In the film, a group of French, Christian monks have been living in a small village in Algeria. They offer medicine and welfare to their community, and practice their faith with discipline.
In the time the film was set, Algeria is experiencing a run of insurgent and terrorist acts from the Jemaah Islamiyah group, who are killing Christian people who have migrated to the area.
The monks, who hear of these brutal slayings through the grapevine, begin fearing they will soon be targeted. They discuss the idea of leaving the monastery, and fleeing home to France. They can’t reach agreement on what to do and so stay, in deep fear about the outcome that will surely befall them.
Soon after, they are visited by the terrorists who are seeking medical assistance for a few of their men. The monks discuss their issues and ideas about this, and turn the men away – not because they don’t wish to help them but because they cannot survive the travel to the remote areas the injured men are located.
When the monks were confronted by the scenario they feared the most, they dealt with it only as they knew how – by being as honest and compassionate as they could be.
From this moment on in the film, the monks find a new peace with life. They embrace each other and their daily chores, delighting in the serenity such simple pleasures bring. The prospect of slaughter still hangs over their heads, as ever present as before their visit. Yet they find that what once terrified them now holds a different meaning. They find they learn more about each other and of what their life has meant to them. And they continue to grow and embrace that, even amongst the fear they continue to feel.

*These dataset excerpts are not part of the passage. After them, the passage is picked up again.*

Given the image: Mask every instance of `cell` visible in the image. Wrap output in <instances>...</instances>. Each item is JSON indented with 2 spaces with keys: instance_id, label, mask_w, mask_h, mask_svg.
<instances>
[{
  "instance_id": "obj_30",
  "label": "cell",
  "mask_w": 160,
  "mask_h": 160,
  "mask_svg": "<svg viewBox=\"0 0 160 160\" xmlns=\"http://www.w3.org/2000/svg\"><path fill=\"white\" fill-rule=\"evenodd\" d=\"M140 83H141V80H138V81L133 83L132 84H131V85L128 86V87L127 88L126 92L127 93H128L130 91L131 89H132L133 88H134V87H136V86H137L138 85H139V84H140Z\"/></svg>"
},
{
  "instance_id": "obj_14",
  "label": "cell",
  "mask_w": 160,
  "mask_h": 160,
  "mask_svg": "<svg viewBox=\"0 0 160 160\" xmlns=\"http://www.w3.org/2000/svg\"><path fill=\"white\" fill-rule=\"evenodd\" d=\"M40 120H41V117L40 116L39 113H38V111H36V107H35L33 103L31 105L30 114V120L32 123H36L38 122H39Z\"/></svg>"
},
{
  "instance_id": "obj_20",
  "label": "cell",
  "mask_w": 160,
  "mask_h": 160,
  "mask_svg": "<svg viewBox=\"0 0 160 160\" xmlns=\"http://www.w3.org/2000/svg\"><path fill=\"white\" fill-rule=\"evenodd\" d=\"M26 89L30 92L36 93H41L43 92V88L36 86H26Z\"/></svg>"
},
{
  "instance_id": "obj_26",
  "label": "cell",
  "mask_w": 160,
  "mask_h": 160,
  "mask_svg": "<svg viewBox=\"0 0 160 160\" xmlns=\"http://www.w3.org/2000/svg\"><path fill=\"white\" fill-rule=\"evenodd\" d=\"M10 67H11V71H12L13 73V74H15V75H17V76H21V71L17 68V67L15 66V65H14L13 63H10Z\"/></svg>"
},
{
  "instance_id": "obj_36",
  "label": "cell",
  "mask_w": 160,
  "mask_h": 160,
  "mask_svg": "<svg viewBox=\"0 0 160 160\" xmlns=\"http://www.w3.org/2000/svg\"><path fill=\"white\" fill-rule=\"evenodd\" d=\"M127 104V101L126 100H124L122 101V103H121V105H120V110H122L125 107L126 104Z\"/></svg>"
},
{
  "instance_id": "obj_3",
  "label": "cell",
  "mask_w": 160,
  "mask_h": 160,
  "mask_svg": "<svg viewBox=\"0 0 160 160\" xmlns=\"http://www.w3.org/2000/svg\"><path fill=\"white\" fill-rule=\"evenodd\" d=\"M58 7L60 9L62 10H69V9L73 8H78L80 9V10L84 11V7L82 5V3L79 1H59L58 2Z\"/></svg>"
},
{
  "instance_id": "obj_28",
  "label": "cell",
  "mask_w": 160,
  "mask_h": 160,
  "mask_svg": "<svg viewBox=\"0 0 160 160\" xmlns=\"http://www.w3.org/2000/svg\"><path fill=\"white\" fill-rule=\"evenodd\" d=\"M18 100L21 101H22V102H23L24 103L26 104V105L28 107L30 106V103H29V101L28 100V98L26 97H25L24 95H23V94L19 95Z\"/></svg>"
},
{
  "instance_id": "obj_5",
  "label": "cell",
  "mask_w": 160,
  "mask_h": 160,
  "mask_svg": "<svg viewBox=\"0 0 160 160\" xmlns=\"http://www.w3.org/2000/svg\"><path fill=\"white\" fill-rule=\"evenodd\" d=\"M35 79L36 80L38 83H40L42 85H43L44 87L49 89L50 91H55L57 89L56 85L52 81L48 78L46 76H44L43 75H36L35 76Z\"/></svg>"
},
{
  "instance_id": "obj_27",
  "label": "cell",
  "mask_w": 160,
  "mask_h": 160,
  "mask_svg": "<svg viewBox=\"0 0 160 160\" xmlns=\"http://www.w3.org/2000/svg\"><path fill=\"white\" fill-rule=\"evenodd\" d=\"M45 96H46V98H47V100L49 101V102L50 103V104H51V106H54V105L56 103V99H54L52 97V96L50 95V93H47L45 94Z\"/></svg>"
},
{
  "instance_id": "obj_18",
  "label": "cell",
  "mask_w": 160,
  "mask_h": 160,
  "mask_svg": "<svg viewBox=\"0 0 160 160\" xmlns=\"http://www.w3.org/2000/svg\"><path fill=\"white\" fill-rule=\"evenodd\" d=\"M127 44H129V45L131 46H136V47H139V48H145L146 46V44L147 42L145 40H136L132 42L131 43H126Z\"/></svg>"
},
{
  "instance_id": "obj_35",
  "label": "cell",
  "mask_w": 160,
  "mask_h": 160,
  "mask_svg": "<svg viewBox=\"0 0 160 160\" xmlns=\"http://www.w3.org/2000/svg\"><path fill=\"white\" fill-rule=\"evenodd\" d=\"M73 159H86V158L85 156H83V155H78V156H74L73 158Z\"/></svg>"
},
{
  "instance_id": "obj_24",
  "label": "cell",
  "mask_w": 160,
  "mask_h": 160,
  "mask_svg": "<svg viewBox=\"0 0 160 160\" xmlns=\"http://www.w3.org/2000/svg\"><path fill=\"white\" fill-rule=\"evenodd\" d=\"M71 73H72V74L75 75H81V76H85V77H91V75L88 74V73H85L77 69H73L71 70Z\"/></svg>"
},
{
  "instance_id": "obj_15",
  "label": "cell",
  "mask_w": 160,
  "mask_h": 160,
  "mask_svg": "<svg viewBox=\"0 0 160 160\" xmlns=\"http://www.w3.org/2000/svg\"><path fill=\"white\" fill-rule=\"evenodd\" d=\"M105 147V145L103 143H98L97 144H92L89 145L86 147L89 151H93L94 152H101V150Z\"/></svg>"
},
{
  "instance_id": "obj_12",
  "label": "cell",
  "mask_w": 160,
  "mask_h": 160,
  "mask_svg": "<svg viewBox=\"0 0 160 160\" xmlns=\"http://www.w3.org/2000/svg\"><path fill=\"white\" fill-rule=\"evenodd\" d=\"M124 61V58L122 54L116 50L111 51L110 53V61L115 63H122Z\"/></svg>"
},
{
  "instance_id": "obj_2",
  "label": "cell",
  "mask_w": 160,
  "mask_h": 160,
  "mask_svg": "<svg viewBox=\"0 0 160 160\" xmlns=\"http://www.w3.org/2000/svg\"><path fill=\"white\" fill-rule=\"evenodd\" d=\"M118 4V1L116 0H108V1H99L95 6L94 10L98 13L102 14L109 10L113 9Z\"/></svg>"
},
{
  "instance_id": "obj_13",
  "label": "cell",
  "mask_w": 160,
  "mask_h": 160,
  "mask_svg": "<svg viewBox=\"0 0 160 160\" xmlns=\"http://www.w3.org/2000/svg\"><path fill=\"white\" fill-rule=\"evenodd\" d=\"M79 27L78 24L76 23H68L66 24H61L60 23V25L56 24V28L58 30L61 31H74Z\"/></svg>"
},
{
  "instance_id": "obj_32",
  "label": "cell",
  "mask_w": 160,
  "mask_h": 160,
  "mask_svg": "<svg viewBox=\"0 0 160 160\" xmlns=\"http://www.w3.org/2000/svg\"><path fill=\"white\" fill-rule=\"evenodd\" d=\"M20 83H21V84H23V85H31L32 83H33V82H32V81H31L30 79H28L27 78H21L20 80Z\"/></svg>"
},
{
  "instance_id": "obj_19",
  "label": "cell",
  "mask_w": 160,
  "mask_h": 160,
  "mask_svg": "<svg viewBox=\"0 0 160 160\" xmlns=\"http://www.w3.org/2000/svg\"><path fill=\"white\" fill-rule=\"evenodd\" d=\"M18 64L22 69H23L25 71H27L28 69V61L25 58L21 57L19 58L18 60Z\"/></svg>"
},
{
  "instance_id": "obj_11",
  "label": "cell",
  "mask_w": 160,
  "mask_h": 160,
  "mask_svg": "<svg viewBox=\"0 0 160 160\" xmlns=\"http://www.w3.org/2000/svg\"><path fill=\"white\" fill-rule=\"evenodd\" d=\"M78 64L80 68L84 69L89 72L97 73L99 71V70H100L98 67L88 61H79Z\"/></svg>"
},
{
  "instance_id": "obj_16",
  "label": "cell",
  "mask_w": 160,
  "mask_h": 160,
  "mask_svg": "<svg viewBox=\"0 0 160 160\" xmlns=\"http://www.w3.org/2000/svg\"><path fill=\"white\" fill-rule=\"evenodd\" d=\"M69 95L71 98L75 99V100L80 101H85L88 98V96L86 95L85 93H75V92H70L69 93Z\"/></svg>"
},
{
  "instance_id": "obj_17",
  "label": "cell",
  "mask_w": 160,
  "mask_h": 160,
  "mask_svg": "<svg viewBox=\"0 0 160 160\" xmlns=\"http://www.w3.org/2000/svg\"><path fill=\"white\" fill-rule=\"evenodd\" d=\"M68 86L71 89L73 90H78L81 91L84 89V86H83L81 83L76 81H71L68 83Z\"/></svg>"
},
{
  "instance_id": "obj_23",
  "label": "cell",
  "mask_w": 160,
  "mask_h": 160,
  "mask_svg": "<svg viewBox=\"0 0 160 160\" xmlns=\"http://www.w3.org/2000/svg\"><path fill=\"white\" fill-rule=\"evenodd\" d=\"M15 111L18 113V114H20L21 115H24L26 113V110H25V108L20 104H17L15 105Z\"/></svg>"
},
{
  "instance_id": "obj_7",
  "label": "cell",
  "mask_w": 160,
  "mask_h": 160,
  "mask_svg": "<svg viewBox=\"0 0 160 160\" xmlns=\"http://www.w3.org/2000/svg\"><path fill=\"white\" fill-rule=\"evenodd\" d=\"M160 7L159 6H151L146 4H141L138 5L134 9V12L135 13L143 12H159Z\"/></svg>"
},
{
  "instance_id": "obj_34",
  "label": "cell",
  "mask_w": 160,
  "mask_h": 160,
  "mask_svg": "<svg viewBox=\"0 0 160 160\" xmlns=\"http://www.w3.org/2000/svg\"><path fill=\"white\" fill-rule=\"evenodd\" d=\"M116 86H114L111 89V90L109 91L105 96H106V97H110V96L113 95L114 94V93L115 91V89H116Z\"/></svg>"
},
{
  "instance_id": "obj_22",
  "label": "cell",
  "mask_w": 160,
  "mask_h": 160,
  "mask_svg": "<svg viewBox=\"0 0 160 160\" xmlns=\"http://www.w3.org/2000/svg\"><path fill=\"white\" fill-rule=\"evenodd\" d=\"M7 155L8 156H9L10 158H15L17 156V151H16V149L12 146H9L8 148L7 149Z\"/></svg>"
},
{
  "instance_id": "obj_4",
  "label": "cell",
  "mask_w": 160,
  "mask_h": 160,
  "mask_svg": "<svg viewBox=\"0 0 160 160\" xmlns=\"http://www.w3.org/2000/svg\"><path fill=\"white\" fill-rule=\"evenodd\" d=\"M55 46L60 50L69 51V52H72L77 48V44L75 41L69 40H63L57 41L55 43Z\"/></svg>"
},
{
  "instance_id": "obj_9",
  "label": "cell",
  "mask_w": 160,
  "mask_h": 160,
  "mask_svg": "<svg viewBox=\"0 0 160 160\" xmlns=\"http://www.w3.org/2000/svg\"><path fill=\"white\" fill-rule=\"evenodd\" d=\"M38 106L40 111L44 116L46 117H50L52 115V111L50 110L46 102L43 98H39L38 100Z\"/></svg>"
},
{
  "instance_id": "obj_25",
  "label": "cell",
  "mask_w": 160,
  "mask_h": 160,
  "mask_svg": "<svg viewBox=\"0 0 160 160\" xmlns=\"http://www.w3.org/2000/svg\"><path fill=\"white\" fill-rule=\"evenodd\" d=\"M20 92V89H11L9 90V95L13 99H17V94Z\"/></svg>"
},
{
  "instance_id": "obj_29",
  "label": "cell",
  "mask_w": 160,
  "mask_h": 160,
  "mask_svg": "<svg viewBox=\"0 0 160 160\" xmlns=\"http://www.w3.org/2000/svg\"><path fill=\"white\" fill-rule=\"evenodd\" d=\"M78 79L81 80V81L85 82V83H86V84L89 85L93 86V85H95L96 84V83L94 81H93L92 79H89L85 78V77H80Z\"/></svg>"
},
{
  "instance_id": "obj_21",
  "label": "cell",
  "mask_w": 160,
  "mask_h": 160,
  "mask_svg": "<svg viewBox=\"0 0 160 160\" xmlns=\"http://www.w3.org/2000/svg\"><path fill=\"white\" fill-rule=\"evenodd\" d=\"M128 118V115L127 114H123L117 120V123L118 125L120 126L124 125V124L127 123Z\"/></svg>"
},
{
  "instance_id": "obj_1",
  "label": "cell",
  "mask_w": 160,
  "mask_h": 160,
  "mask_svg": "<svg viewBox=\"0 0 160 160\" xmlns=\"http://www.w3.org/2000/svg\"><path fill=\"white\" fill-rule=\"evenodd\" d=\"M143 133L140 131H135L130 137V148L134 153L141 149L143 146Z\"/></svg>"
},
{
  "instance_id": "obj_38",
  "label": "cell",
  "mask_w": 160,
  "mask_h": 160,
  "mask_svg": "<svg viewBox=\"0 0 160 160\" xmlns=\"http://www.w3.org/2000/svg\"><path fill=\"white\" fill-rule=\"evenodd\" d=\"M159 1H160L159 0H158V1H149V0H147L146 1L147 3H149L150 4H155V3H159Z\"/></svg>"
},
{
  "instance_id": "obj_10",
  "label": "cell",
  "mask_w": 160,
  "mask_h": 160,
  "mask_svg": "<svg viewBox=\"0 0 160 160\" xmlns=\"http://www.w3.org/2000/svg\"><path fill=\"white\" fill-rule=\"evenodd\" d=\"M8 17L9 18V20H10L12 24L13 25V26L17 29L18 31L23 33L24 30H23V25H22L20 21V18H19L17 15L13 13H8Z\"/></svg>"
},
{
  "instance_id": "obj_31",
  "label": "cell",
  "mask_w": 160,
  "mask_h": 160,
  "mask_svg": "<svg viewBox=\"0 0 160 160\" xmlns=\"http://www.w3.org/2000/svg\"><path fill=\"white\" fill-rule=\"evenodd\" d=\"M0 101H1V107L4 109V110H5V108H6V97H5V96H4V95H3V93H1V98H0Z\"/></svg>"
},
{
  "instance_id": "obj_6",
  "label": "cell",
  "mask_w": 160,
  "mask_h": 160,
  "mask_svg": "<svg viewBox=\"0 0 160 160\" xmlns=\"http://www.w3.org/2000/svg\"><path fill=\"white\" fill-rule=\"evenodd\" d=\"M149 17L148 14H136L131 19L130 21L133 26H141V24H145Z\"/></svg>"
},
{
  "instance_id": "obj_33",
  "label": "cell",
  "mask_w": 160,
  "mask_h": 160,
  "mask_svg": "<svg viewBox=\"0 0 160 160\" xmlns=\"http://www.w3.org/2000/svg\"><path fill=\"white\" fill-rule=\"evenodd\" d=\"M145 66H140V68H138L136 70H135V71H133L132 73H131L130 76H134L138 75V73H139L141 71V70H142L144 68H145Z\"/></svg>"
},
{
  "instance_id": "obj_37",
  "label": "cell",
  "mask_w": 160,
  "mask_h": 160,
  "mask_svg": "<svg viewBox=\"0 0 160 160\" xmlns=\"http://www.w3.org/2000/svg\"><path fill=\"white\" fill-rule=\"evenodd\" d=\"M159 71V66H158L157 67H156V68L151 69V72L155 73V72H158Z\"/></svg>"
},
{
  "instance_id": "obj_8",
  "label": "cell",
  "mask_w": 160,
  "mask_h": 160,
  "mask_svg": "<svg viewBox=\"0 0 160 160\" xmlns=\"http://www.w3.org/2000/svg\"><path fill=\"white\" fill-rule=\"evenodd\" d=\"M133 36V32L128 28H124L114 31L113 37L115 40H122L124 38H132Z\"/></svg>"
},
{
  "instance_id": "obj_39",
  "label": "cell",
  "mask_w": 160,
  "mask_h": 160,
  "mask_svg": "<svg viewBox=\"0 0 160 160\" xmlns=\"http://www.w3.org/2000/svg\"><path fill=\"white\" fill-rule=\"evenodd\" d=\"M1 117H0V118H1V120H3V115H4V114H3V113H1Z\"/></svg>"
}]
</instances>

I have thought a lot since about how the things we fear most; be it loss of job, separation from a partner or even death itself, are often more real in thought than in practice. We can consume ourselves thinking about them, giving our attention to them every day. But the lesson I’ve taken from the film is that it’s much more enlightening to carry on with your life, paying attention to the smallest of joys and tasks.
I won’t discuss the film any more than that, but it’s well worth seeing if you find yourself with a spare night. In the mean time, I’m going to try to keep my thoughts and actions focussed in the present.